A formal proof of the Chip Model Channel Separation Property

Random notes and concluding remarks

I used the most compact proof representation, only the names of proof rules are visible (like a proof script in a tactical theorem prover). Being familiar with the proof rules makes it easier to understand the proof...
Proof rules are just functions from libraries. Everything is available for browsing in Alfa.
Natural deduction style proofs would be more self-explanatory, easy to obtain, but less practical since they would not fit on my screen.

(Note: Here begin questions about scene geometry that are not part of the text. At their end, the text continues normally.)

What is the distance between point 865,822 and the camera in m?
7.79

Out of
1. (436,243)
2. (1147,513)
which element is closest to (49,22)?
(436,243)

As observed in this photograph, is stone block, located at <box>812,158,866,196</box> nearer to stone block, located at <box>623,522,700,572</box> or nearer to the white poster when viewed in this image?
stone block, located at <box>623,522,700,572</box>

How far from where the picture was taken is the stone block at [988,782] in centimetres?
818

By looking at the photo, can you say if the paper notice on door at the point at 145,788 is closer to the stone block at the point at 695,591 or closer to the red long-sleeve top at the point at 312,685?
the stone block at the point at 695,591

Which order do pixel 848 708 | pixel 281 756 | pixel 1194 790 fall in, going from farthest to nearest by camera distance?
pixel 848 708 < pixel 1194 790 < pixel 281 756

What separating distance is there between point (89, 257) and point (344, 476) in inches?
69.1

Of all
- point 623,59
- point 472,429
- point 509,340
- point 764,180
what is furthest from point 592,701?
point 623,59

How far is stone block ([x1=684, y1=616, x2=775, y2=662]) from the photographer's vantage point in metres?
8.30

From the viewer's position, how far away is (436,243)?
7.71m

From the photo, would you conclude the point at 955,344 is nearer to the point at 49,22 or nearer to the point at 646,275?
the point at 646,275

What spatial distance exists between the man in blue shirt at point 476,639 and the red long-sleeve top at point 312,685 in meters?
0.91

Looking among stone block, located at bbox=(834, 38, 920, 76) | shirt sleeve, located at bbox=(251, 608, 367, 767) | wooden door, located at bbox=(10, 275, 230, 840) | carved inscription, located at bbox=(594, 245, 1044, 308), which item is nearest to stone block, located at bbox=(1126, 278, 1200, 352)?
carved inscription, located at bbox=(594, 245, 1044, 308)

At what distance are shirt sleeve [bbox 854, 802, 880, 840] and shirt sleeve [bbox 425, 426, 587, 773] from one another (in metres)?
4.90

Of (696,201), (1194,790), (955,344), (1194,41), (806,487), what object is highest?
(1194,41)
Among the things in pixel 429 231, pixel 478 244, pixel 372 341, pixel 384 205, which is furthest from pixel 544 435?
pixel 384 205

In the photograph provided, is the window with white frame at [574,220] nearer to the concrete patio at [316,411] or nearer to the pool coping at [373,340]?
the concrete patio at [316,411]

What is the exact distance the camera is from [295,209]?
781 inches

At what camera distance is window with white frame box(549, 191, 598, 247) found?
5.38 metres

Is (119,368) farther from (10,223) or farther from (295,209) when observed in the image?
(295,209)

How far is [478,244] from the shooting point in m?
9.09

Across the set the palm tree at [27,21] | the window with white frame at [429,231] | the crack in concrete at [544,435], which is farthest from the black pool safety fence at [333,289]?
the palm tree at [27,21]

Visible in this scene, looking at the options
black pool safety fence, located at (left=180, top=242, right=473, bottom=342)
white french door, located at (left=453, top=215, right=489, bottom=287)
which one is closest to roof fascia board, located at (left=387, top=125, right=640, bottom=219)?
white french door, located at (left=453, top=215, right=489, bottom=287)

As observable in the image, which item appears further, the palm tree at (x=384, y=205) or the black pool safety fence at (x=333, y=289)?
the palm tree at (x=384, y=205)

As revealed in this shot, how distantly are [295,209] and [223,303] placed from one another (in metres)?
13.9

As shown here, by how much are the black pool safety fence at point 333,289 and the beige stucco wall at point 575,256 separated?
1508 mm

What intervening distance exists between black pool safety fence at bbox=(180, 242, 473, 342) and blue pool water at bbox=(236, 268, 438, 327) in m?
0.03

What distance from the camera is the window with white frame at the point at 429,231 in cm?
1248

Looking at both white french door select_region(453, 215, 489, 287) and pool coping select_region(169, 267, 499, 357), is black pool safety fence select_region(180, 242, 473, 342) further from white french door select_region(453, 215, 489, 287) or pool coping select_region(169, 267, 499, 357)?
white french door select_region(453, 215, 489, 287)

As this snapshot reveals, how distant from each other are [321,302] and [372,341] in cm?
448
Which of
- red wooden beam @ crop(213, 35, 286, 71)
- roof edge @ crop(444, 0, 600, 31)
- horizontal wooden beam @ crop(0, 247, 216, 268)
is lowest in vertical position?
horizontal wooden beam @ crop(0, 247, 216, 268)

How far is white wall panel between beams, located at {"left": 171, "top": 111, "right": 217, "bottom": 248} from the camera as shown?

Certificates can not (yet) record dependencies between proofs, so there is no certificate that says
CondSeparation, AllGoodAlgs, SameState ⊢ Separation

No existential quantification was used.
Being restricted to a first-order logic is frustrating, and seems very unnatural to a functional programmer! Some general, reusable properties of state monads could not be formulated, so I had to resort to a a less modular solution. (Suggestion: extend P-Logic syntax to higher-order logic. We don't expect all proof tools to support every aspect of the logic anyway...)
The code was not developed in accordance with "extreme formal methods" approach advocated in the Programatica project ==> Program structure and proofs more complicated than necessary.

The operators inFst and inSnd, intended to provide separation by types, have a very small role in the proof. Eliminating them would simplify the model somewhat and not significantly complicate the proof.
The proof of AllGoodAlgs depends on the memory allocation function always returning address zero, but it would be easy to change the protected memory monad to implement relative addressing, thus preserving the separation property even when packets are store at arbitrary locations in memory. This would make it possible to prove separation for a more realistic, concurrent chip model.
There seems to be some other redundancy (unnecessary complications) in the model. It seems possible to generalize and simplify it (and hence the proofs). (The current model would just be a special case.)
The proofs of AllGoodAlgs and CondSeparation have the same overall structure (bisimulation), so it should be possible to simplify the proofs by factoring out some reusable parts.